## START TEXT TO READ
Investigate: JNI type name encoding — Modified UTF-8 vs standard UTF-8 across the codebase

## Summary

The JNI specification uses **Modified UTF-8** (MUTF-8), not standard UTF-8, for class names, method names, and field names. Our codebase consistently treats these names as plain ASCII — and in practice, they always are. This issue documents the full analysis for awareness and to inform future work (e.g. #10795 trimmable type maps).

**Practical impact: zero.** A search across dotnet/android, dotnet/java-interop, dotnet/maui, and dotnet/runtime found no bug reports related to MUTF-8 encoding. The ASCII-only assumption has held across 6+ years and millions of apps.

---

## Background: Standard UTF-8 vs Modified UTF-8

The [JNI spec](https://docs.oracle.com/javase/8/docs/technotes/guides/jni/spec/types.html) describes two differences from standard UTF-8:

| Situation | Standard UTF-8 | Modified UTF-8 |
|---|---|---|
| NUL character | `0x00` (1 byte) | `0xC0 0x80` (2 bytes) |
| Supplementary (non-BMP) characters (U+10000+) | `0xF0...` (4 bytes) | Two 3-byte sequences `0xED 0xA...` + `0xED 0xB...` (surrogate pair, 6 bytes) |

For class names the NUL case is irrelevant. The surrogate pair / non-BMP case is the only theoretical risk: if a class name contained emoji or a CJK Extension B+ character, the bytes in MUTF-8 would be a 6-byte surrogate pair, which `Encoding.UTF8` would decode as two replacement characters (U+FFFD).
## END TEXT TO READ
## START STORED DATA
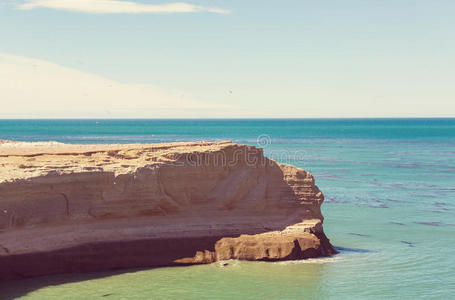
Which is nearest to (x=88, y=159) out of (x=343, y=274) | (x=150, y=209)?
## END STORED DATA
## START STORED DATA
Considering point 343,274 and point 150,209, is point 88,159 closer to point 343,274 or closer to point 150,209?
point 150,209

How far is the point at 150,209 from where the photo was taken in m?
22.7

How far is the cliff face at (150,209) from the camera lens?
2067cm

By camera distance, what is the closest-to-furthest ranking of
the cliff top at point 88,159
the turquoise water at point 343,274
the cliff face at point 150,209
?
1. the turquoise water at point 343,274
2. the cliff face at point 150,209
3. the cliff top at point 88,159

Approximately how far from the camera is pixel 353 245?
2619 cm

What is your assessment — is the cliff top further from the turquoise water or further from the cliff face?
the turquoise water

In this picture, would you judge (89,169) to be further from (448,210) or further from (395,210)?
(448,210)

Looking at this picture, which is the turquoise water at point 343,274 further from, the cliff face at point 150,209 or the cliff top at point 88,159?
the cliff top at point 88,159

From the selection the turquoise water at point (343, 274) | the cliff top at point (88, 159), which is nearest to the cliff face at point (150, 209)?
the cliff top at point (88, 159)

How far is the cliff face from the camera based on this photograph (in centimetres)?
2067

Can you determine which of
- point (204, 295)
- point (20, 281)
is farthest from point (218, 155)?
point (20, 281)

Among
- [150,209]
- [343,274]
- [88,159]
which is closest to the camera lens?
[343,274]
## END STORED DATA
# THINGS TO DO
1) From the issue on JNI type name encoding above, copy the passage from "For class names the" to "replacement characters (U+FFFD)." word for word.
2) Answer these questions using the issue on JNI type name encoding above:
(a) Which four repositories were searched for bug reports related to MUTF-8 encoding?
(b) How is the NUL character encoded in Modified UTF-8?
(c) What would `Encoding.UTF8` decode a 6-byte MUTF-8 surrogate pair as?
3) For each statement, say yes or no depending on whether the issue on JNI type name encoding above supports it, and quote the words that decide it:
(a) The codebase treats class, method, and field names as plain ASCII.
(b) In Modified UTF-8, a supplementary character takes 4 bytes.
(c) The NUL case is a concern for class names.

# PER-TASK OUTPUTS
1)
For class names the NUL case is irrelevant. The surrogate pair / non-BMP case is the only theoretical risk: if a class name contained emoji or a CJK Extension B+ character, the bytes in MUTF-8 would be a 6-byte surrogate pair, which `Encoding.UTF8` would decode as two replacement characters (U+FFFD).

2)
(a) dotnet/android, dotnet/java-interop, dotnet/maui, and dotnet/runtime
(b) As `0xC0 0x80` (2 bytes)
(c) As two replacement characters (U+FFFD)

3)
(a) Yes: "Our codebase consistently treats these names as plain ASCII"
(b) No: "(surrogate pair, 6 bytes)"
(c) No: "For class names the NUL case is irrelevant."